- _Exercise prompt_: Convert the records between the lines containing "How far do green" and "13057 centimetres", inclusive, into a two-column CSV with the header record,answer, one row per record. Put each record's text and its answer in one quoted field each, with line breaks replaced by spaces.

- _Material for the task_:
"""

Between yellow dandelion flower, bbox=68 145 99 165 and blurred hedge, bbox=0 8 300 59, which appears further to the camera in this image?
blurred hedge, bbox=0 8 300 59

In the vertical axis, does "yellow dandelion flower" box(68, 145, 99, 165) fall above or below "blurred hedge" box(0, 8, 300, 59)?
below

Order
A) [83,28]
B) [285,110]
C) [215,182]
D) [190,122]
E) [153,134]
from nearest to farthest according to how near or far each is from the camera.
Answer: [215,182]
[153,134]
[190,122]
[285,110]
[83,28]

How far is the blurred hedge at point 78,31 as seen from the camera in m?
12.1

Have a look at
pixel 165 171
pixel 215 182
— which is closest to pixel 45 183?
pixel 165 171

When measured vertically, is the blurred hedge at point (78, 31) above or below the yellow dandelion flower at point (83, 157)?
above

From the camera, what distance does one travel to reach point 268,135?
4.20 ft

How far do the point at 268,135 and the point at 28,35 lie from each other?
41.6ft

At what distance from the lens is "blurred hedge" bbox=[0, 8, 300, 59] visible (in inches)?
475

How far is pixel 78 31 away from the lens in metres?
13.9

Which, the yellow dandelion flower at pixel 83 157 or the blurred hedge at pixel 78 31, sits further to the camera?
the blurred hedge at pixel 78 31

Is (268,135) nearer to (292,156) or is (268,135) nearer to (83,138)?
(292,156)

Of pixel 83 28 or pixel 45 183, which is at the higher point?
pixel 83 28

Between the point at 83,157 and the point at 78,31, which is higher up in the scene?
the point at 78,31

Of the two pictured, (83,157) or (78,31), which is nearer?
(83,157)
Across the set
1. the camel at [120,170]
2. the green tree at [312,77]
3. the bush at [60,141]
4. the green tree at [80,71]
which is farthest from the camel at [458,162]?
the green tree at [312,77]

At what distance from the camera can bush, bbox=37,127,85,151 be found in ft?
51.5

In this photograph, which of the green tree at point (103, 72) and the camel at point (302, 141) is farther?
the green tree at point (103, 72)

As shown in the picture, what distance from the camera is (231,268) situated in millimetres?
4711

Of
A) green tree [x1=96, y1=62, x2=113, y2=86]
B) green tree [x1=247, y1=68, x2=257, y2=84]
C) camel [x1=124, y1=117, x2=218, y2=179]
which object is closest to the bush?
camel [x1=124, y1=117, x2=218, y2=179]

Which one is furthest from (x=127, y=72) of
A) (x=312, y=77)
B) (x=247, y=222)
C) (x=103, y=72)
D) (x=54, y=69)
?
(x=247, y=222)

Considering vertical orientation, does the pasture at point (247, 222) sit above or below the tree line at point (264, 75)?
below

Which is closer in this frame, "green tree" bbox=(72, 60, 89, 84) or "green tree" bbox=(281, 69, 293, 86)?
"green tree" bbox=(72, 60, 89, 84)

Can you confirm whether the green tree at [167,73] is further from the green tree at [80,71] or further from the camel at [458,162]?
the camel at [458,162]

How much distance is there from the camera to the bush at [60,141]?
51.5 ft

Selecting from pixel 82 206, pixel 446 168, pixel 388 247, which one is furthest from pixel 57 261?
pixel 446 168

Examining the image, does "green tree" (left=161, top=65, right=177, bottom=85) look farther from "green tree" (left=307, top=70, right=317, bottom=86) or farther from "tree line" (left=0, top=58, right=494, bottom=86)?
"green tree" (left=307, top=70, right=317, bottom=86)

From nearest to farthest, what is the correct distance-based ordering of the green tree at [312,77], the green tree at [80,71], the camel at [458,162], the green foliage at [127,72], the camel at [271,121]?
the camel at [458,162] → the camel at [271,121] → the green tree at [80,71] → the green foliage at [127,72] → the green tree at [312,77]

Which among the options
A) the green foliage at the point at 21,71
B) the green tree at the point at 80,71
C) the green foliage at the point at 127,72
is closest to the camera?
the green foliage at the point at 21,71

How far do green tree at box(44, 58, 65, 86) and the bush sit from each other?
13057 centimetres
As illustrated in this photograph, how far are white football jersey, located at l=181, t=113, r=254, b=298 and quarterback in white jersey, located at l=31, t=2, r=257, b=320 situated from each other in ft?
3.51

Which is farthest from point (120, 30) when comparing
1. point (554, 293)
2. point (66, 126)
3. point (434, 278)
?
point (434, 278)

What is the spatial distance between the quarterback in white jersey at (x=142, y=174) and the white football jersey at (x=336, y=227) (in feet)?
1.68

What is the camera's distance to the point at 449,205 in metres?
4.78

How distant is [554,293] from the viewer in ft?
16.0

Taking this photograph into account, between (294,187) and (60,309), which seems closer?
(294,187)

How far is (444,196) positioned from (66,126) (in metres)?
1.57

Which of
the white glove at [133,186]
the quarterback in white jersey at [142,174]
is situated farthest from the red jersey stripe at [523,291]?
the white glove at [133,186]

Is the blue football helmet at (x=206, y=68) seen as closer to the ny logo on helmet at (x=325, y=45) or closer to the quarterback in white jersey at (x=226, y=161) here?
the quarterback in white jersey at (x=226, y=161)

"""

- _Expected answer_:
record,answer
"How far do green tree at box(44, 58, 65, 86) and the bush sit from each other?","13057 centimetres"